Regular Path Queries on Large Graphs

  • André Koschmieder
  • Ulf Leser
Part of the Lecture Notes in Computer Science book series (LNCS, volume 7338)


The significance of regular path queries (RPQs) on graph-like data structures has grown steadily over the past decade. RPQs are, often in restricted forms, part of graph-oriented query languages such as XQuery/XPath and SPARQL, and have applications in areas such as semantic, social, and biomedical networks. However, existing systems for evaluating RPQs are restricted either in the type of the graph (e.g., only trees), the type of regular expressions (e.g., only single steps), and/or the size of the graphs they can handle. No method has yet been developed that would be capable of efficiently evaluating general RPQs on large graphs, i.e., with millions of nodes/edges.

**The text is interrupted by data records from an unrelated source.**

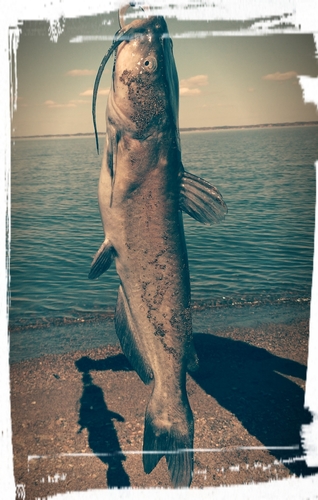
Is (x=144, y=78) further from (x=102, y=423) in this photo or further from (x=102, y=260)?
(x=102, y=423)

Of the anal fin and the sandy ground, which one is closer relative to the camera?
the anal fin

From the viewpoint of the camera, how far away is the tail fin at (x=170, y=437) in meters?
3.75

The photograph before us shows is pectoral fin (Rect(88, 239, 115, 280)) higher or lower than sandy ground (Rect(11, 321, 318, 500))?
higher

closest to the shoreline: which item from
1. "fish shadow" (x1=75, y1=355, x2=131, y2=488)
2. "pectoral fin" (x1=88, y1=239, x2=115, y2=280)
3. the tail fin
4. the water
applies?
the water

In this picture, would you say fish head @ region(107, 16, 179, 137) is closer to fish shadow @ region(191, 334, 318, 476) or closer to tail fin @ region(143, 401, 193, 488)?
tail fin @ region(143, 401, 193, 488)

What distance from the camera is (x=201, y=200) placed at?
Result: 3.48 meters

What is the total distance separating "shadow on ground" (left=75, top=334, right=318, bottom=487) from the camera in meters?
5.69

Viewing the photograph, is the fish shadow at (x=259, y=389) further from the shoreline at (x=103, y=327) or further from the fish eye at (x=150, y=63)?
the fish eye at (x=150, y=63)

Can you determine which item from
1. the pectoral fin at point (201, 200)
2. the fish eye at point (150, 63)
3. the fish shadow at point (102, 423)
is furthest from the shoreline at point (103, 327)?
the fish eye at point (150, 63)

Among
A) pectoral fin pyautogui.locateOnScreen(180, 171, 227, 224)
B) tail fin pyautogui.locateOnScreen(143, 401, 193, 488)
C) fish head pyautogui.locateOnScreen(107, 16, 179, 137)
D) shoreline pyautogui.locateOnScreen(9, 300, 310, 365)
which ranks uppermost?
fish head pyautogui.locateOnScreen(107, 16, 179, 137)

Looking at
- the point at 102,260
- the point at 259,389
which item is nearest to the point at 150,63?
the point at 102,260

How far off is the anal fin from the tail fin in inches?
12.5

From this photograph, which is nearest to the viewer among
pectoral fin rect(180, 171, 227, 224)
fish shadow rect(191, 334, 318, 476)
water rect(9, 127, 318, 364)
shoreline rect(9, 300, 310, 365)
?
pectoral fin rect(180, 171, 227, 224)

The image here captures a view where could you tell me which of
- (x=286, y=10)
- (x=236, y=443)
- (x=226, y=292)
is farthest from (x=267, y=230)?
(x=286, y=10)
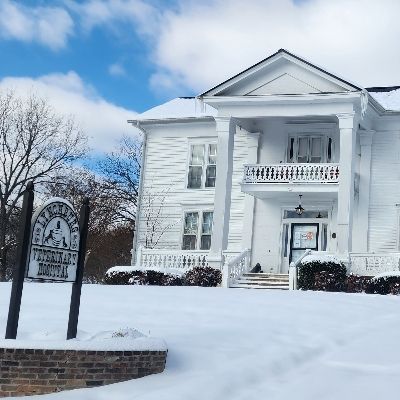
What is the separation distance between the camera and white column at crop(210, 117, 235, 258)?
24938 millimetres

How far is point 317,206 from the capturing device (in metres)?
26.8

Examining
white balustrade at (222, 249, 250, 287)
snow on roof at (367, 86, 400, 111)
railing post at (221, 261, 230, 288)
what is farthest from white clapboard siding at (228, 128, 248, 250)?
snow on roof at (367, 86, 400, 111)

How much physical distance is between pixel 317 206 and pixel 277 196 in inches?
56.5

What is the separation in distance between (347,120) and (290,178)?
2.88 meters

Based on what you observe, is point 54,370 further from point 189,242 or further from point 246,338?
point 189,242

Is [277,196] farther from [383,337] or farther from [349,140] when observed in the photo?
[383,337]

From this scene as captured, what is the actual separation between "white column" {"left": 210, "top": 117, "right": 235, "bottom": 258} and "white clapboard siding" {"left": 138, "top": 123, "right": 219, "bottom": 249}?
3155 mm

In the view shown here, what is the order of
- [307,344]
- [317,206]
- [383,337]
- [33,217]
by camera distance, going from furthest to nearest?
[317,206]
[383,337]
[307,344]
[33,217]

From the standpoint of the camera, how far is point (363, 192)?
26.2m

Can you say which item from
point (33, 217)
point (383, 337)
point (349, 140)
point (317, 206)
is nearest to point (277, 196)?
point (317, 206)

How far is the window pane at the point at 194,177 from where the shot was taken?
2877 centimetres

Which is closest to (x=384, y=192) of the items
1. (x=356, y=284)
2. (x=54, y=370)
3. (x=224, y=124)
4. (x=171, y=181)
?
(x=356, y=284)

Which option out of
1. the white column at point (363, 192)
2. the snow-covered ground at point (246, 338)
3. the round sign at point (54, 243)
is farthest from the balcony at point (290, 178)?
the round sign at point (54, 243)

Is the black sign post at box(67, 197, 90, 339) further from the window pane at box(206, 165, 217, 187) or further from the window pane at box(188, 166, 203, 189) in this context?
the window pane at box(188, 166, 203, 189)
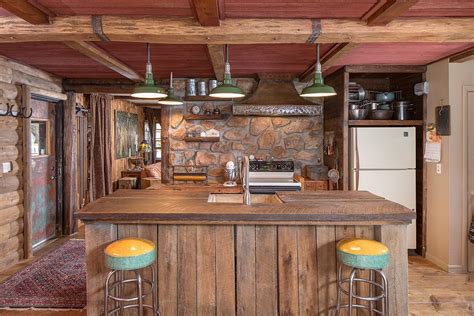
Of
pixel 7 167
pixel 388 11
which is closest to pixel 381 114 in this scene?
pixel 388 11

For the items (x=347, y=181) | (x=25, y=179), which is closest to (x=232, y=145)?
(x=347, y=181)

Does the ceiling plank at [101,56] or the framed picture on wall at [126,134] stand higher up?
the ceiling plank at [101,56]

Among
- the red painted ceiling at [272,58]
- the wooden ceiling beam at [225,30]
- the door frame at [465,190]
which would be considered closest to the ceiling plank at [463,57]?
the door frame at [465,190]

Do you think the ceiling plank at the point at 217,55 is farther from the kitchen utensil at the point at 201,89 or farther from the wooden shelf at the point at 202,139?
the wooden shelf at the point at 202,139

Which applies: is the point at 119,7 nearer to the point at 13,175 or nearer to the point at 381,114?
the point at 13,175

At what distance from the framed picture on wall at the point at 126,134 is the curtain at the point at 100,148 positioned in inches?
36.0

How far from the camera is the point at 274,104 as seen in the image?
5.63 m

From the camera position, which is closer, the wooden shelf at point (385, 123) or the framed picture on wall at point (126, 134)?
the wooden shelf at point (385, 123)

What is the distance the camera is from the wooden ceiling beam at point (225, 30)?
314 cm

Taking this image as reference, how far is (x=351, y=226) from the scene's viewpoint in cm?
306

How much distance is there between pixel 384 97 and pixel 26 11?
14.6 ft

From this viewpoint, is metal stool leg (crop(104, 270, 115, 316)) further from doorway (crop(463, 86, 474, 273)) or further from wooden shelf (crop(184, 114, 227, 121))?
doorway (crop(463, 86, 474, 273))

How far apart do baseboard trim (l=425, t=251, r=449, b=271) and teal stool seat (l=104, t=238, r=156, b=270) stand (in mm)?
3615

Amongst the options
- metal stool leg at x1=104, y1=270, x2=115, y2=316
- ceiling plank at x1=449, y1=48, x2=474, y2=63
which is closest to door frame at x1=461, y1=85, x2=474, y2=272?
ceiling plank at x1=449, y1=48, x2=474, y2=63
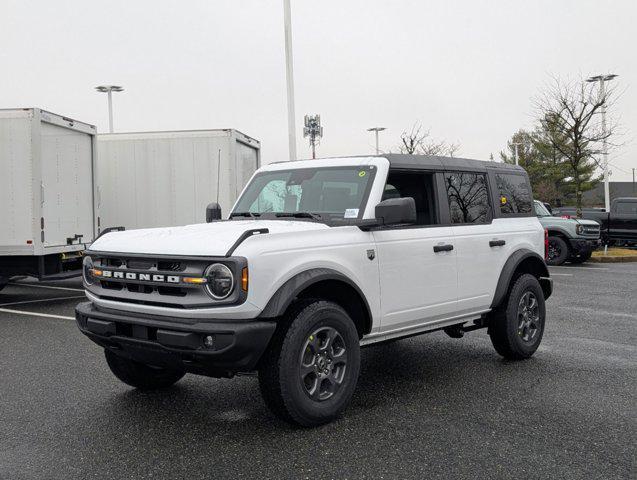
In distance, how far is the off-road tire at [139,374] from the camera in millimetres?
5227

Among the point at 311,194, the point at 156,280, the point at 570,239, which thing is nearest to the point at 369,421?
the point at 156,280

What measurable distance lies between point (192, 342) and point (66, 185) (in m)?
8.17

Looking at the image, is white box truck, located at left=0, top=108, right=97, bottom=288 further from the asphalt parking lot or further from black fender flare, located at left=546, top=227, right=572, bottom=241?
black fender flare, located at left=546, top=227, right=572, bottom=241

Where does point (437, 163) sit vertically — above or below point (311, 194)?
above

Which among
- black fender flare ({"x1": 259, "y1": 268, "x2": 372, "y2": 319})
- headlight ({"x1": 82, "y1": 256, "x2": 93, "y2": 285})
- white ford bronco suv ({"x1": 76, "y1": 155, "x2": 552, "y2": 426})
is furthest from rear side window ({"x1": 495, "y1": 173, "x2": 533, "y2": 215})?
headlight ({"x1": 82, "y1": 256, "x2": 93, "y2": 285})

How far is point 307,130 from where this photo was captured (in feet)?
86.2

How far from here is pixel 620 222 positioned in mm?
21766

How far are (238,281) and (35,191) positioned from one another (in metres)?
7.54

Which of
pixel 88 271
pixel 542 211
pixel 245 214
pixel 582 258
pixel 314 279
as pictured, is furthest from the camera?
pixel 542 211

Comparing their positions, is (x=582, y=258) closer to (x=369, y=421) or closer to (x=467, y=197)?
(x=467, y=197)

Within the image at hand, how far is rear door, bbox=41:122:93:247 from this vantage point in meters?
10.7

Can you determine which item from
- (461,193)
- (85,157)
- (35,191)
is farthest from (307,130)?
(461,193)

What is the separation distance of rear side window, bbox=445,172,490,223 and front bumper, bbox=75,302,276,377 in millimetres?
2454

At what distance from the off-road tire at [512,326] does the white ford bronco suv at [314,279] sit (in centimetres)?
2
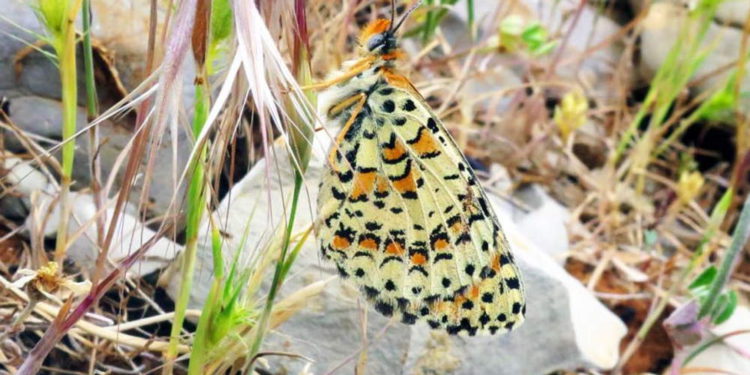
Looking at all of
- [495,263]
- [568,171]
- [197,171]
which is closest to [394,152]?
[495,263]

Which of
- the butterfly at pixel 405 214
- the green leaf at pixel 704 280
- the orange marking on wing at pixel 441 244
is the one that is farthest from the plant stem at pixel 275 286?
the green leaf at pixel 704 280

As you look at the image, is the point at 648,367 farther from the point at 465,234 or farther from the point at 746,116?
the point at 746,116

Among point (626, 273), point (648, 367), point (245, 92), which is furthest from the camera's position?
point (626, 273)

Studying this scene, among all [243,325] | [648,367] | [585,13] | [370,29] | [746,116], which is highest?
[370,29]

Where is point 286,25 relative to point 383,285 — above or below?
above

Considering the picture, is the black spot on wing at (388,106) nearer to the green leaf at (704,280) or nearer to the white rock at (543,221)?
the green leaf at (704,280)

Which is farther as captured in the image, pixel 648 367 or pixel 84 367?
pixel 648 367

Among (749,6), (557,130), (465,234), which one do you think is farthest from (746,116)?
(465,234)
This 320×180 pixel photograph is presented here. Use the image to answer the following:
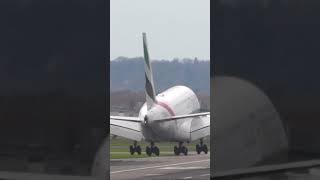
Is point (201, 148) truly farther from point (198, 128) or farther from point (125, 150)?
point (125, 150)

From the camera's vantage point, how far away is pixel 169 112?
33375 mm

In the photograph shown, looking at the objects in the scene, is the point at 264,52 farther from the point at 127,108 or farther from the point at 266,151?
the point at 127,108

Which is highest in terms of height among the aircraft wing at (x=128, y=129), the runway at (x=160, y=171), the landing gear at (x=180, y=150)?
the aircraft wing at (x=128, y=129)

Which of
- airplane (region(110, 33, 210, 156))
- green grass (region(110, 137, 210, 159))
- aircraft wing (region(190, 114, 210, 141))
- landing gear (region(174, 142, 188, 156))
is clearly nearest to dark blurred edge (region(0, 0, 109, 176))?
green grass (region(110, 137, 210, 159))

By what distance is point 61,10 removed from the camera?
18.5ft

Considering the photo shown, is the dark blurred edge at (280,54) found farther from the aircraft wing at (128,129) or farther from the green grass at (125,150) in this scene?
the aircraft wing at (128,129)

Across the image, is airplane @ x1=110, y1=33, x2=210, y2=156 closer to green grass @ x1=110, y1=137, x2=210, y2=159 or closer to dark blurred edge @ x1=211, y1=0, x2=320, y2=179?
green grass @ x1=110, y1=137, x2=210, y2=159

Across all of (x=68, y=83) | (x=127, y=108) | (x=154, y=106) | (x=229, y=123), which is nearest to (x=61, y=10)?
(x=68, y=83)

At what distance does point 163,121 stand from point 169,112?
48 centimetres

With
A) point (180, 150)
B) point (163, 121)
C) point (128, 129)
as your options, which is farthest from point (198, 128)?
point (128, 129)

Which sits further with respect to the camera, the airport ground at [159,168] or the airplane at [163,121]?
the airplane at [163,121]

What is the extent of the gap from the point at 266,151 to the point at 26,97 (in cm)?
182

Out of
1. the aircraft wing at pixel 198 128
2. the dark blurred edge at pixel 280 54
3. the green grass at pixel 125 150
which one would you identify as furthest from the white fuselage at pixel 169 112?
the dark blurred edge at pixel 280 54

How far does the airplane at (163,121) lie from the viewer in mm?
32875
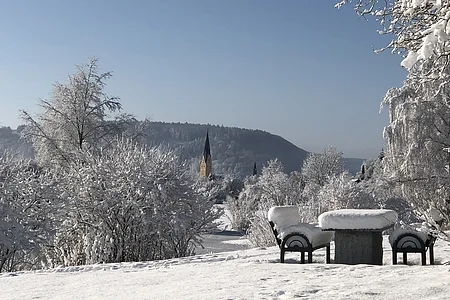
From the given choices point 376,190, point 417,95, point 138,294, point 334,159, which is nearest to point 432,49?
point 138,294

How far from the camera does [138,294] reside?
675 cm

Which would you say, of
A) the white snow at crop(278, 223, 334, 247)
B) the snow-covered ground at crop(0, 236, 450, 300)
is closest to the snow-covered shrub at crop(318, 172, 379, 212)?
the white snow at crop(278, 223, 334, 247)

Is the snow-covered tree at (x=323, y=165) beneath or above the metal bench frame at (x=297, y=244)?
above

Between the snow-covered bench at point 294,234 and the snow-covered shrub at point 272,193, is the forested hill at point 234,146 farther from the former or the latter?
the snow-covered bench at point 294,234

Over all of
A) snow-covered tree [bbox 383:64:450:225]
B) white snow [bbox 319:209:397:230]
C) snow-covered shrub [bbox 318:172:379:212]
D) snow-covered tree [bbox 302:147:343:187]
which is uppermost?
snow-covered tree [bbox 302:147:343:187]

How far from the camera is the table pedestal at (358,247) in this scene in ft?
30.1

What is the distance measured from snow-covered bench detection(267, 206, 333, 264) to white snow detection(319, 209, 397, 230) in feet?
1.13

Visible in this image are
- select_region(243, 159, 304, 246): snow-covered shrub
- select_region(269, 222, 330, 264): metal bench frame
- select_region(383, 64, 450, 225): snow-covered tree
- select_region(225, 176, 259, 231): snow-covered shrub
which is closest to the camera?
select_region(269, 222, 330, 264): metal bench frame

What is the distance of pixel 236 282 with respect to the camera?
7.02 m

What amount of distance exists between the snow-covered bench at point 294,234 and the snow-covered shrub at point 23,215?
776 centimetres

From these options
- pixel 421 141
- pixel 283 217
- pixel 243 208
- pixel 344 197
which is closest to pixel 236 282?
pixel 283 217

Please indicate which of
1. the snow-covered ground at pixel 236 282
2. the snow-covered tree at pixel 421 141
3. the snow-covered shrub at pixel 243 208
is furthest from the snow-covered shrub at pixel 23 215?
the snow-covered shrub at pixel 243 208

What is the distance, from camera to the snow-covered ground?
580 centimetres

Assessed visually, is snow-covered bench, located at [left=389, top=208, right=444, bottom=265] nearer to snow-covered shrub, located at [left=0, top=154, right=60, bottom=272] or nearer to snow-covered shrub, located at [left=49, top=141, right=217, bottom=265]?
snow-covered shrub, located at [left=49, top=141, right=217, bottom=265]
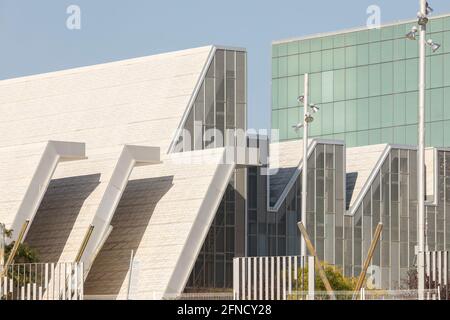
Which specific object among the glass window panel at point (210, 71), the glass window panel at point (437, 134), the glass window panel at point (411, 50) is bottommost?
the glass window panel at point (210, 71)

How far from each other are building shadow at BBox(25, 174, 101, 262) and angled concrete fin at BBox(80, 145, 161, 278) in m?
1.39

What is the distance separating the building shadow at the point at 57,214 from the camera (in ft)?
247

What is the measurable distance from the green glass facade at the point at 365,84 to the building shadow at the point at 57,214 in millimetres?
43238

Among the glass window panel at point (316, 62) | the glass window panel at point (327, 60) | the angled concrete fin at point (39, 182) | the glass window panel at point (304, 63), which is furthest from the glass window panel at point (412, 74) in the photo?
the angled concrete fin at point (39, 182)

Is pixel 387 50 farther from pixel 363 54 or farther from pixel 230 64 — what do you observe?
pixel 230 64

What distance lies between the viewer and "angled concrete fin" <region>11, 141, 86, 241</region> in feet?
238

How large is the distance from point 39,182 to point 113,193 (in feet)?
12.5

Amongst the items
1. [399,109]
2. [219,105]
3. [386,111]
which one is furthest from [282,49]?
[219,105]

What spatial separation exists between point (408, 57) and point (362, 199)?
30.1 metres

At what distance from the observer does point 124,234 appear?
256 ft

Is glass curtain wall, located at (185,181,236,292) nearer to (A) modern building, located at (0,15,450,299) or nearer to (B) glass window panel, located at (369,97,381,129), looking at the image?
(A) modern building, located at (0,15,450,299)

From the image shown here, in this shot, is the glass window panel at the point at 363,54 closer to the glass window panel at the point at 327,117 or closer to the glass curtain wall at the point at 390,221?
the glass window panel at the point at 327,117

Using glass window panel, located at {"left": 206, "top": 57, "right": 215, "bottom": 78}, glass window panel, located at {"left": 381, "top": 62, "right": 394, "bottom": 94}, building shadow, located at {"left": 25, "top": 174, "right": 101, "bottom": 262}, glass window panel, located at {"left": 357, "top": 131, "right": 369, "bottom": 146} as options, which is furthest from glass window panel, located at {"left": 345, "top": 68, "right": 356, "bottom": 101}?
building shadow, located at {"left": 25, "top": 174, "right": 101, "bottom": 262}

We present a novel approach for answering RPQs on large graphs. Our method exploits the fact that not all labels in a graph are equally frequent. We devise an algorithm which decomposes an RPQ into a series of smaller RPQs using rare labels, i.e., elements of the query with few matches, as way-points. A search thereby is decomposed into a set of smaller search problems which are tackled in a bi-directional fashion, supported by a set of graph indexes. Comparison of our algorithm with two approaches following the traditional methods for tackling such problems, i.e., the usage of automata, reveals that (a) the automata-based methods are not able to handle large graphs due to the amount of memory they require, and that (b) our algorithm outperforms the automata-based approach, often by orders of magnitude. Another advantage of our algorithm is that it can be parallelized easily.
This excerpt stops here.